WHAT YOU SHOULD DO –
In the data below, find the line that contains "[crowd-labeled camera trap]" and the line that contains "A: Sequence-level.". Copy both, plus every line between them, exactly.

DATA UNDER STUDY –
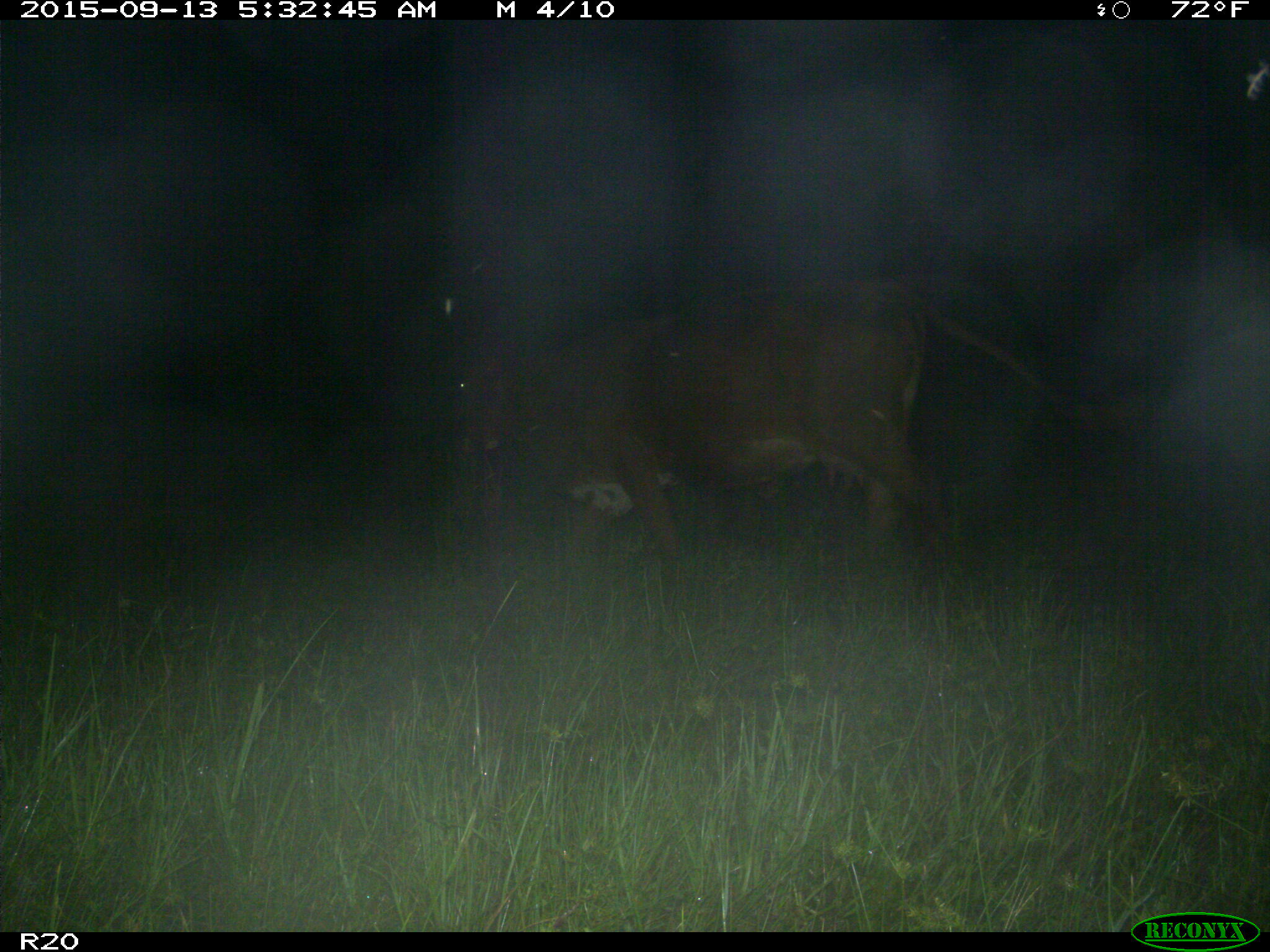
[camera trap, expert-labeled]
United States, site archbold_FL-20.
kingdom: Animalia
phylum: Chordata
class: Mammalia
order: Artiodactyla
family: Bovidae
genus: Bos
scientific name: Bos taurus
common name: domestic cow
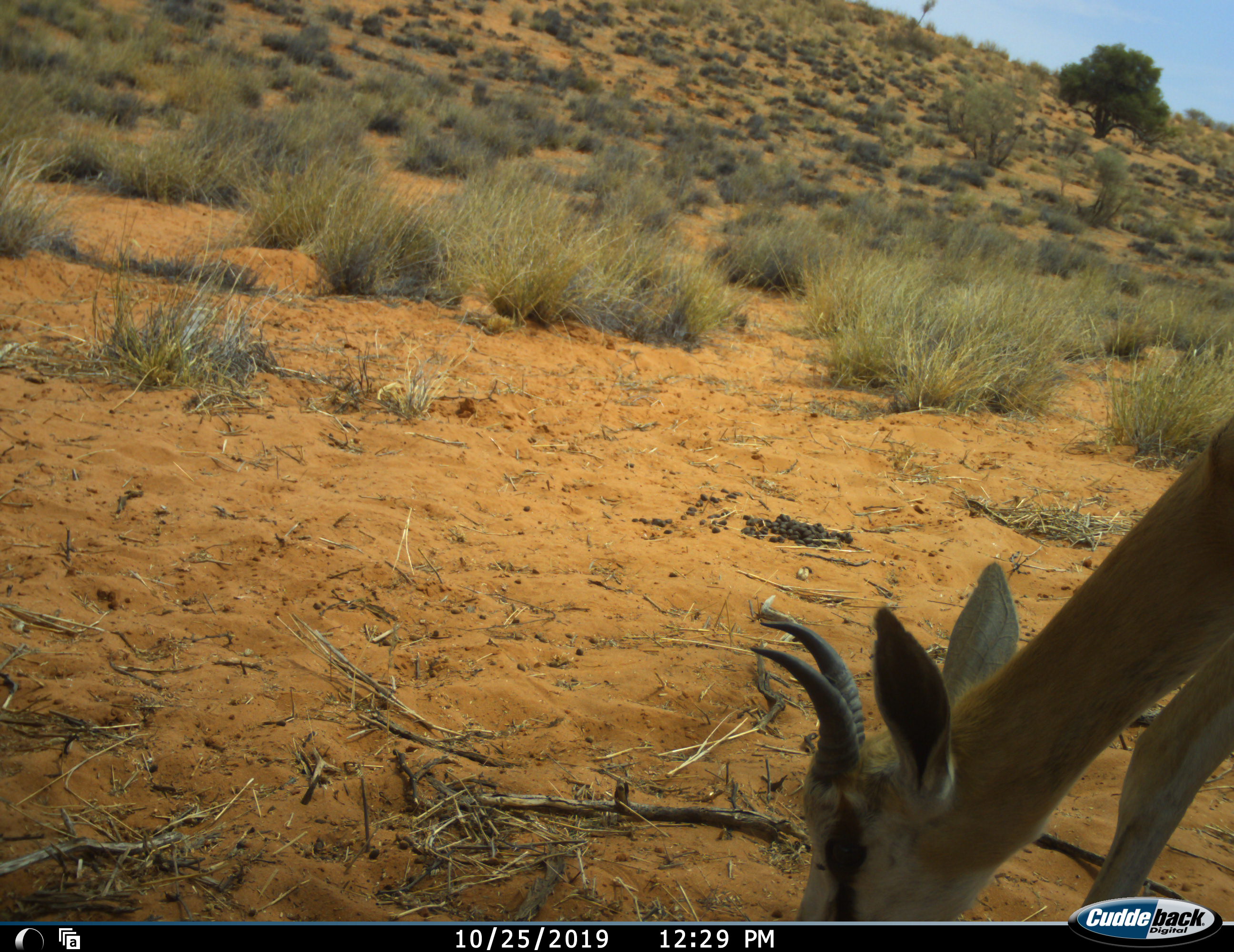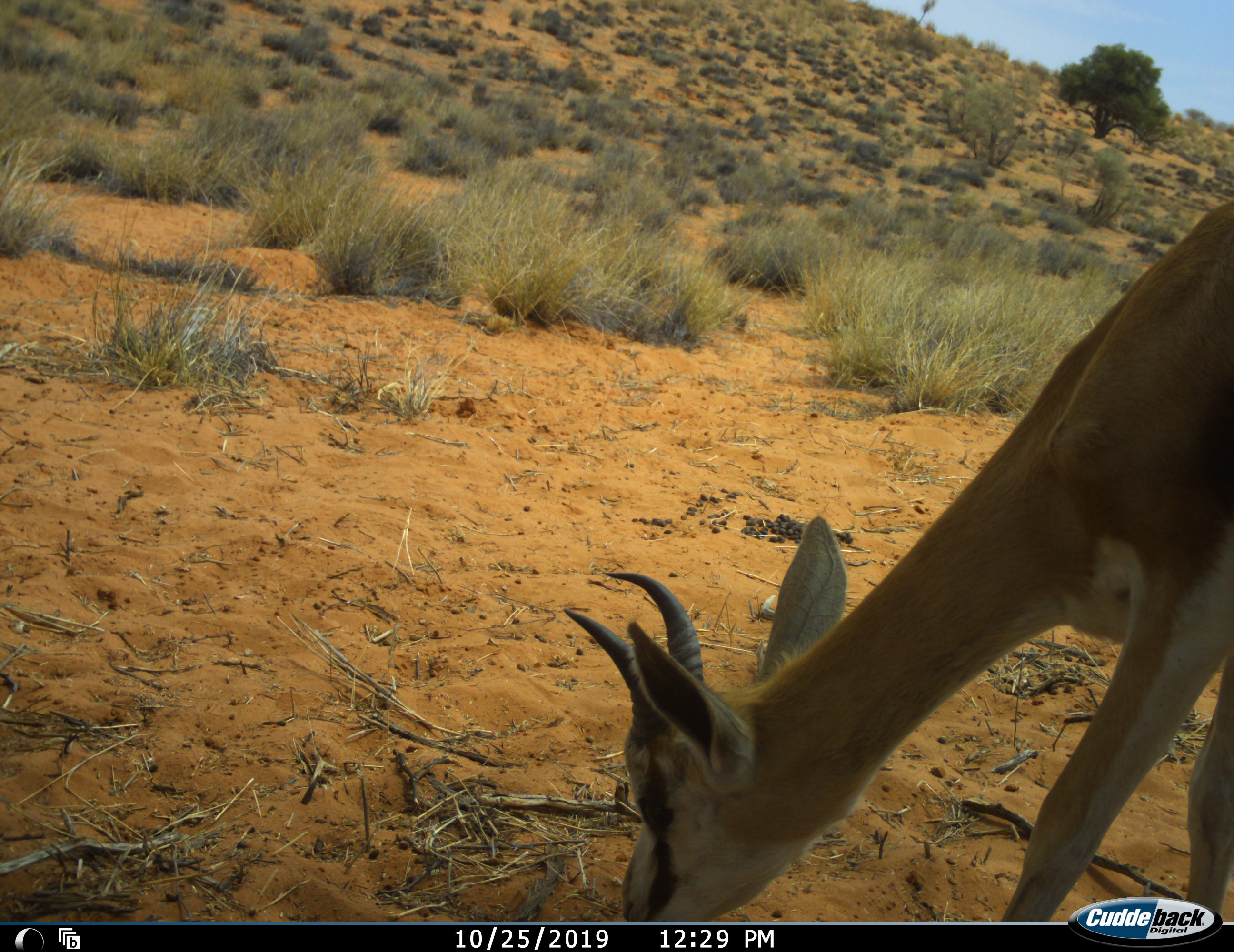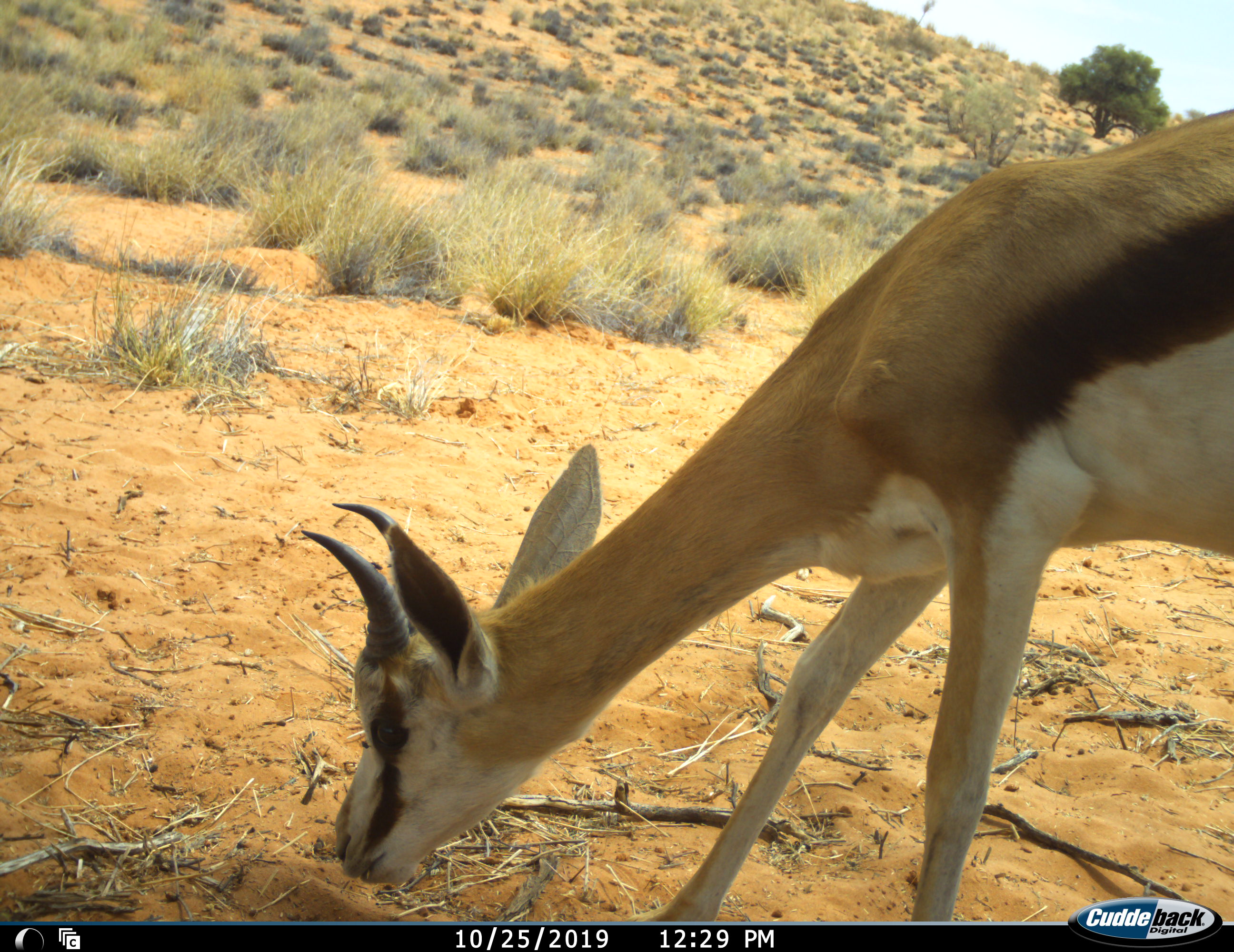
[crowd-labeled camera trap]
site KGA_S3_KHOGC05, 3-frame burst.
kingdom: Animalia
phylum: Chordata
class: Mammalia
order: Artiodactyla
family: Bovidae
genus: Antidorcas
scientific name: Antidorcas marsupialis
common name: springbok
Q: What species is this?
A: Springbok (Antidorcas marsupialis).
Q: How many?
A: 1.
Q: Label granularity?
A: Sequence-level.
* * *
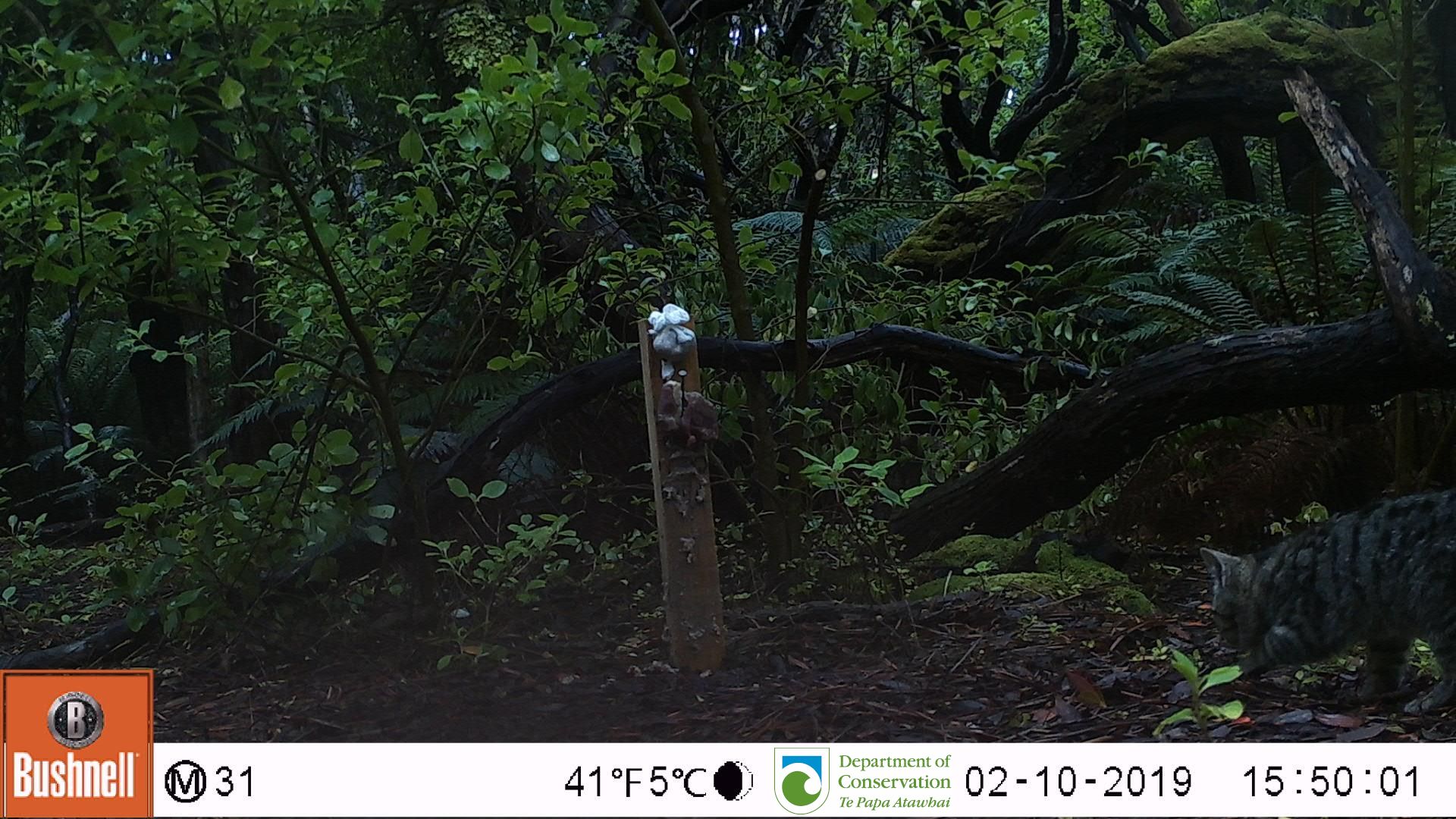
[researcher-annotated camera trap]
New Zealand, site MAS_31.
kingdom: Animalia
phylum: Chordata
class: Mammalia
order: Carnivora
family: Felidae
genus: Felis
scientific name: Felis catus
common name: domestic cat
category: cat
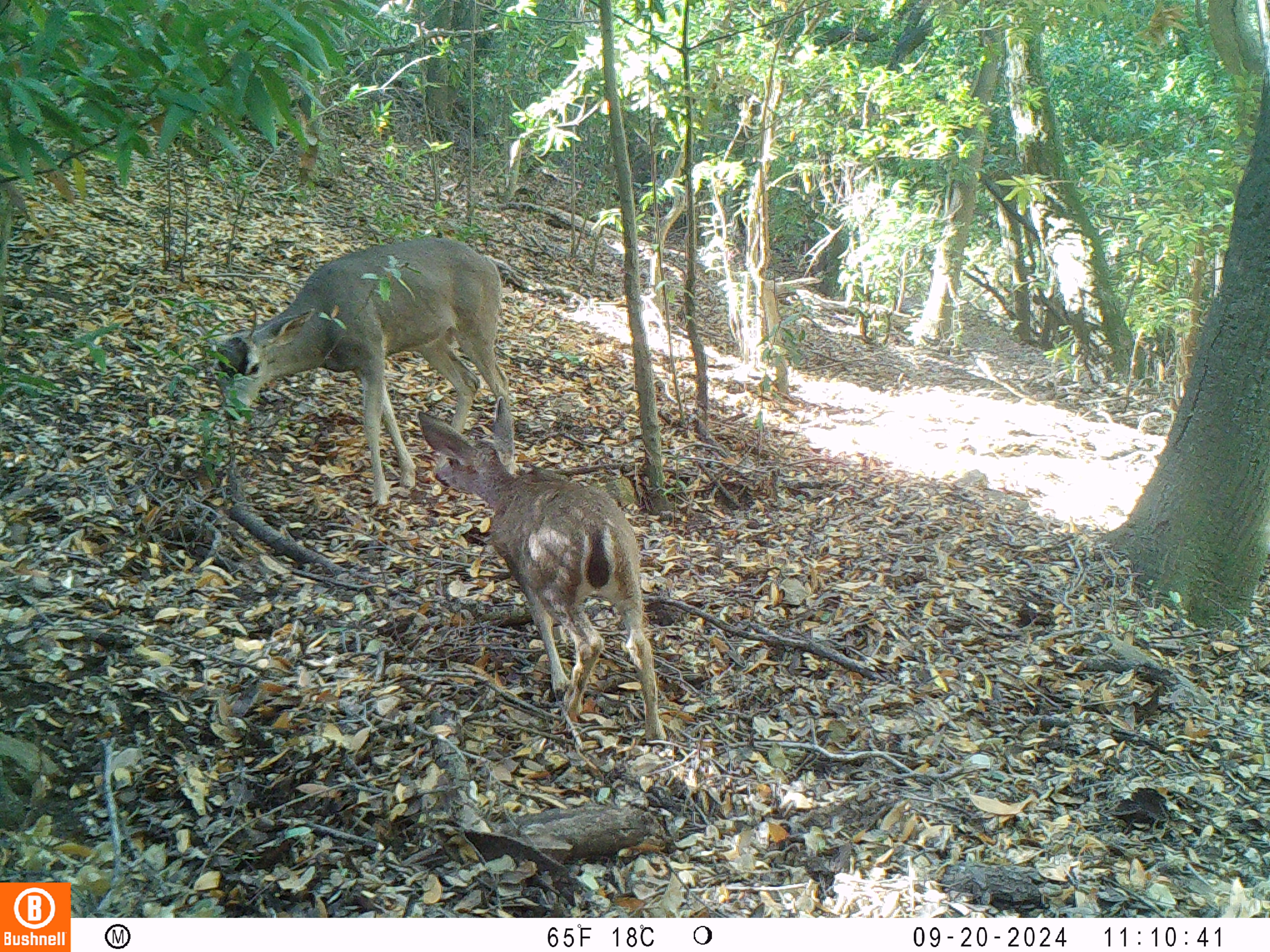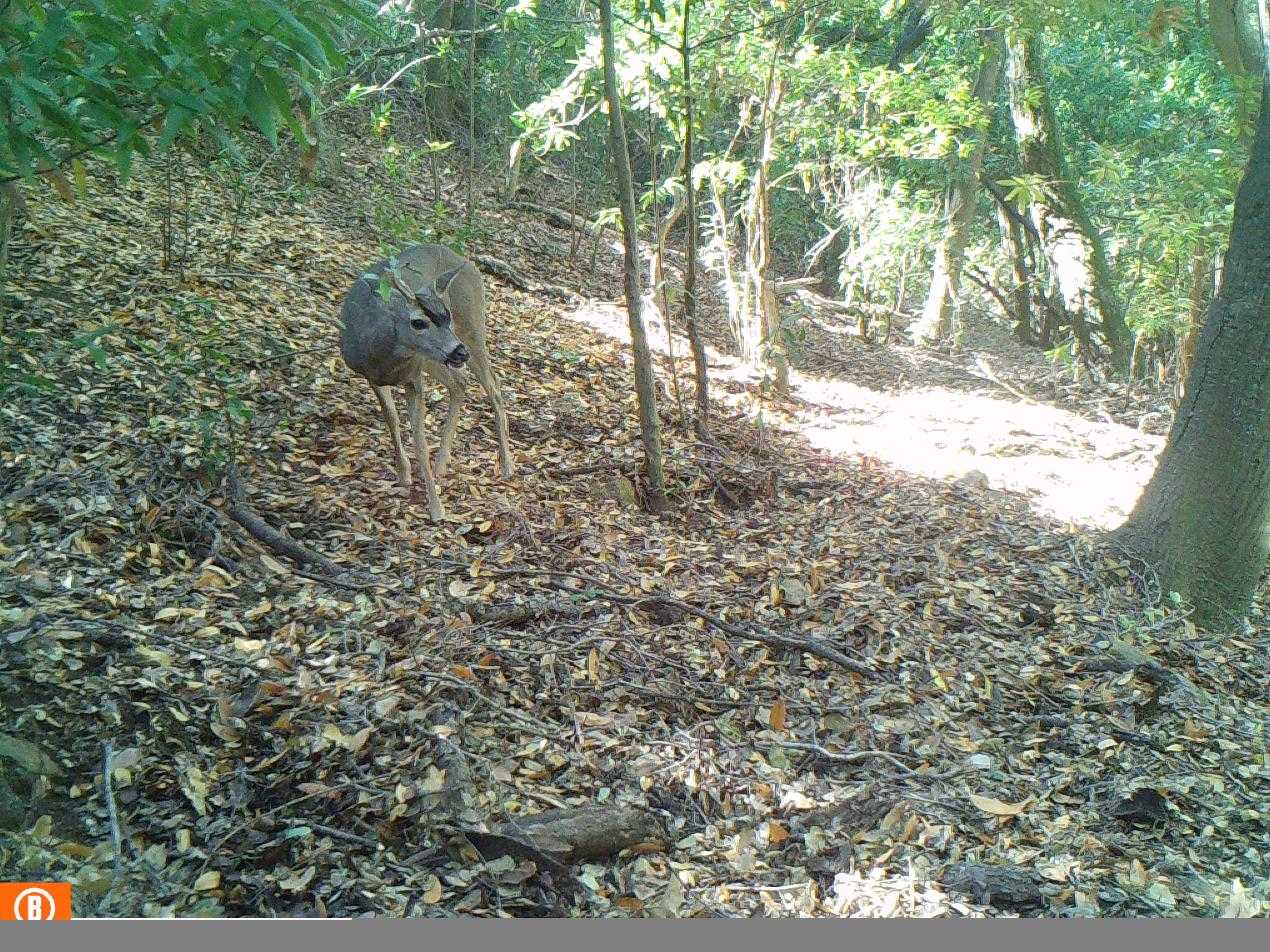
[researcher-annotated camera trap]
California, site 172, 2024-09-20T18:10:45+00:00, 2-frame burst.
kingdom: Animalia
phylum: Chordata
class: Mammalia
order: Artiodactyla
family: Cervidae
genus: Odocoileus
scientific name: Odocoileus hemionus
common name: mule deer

REPLY TO THE EXERCISE –
[crowd-labeled camera trap]
site KGA_S3_KHOGC05, 3-frame burst.
kingdom: Animalia
phylum: Chordata
class: Mammalia
order: Artiodactyla
family: Bovidae
genus: Antidorcas
scientific name: Antidorcas marsupialis
common name: springbok
Q: What species is this?
A: Springbok (Antidorcas marsupialis).
Q: How many?
A: 1.
Q: Label granularity?
A: Sequence-level.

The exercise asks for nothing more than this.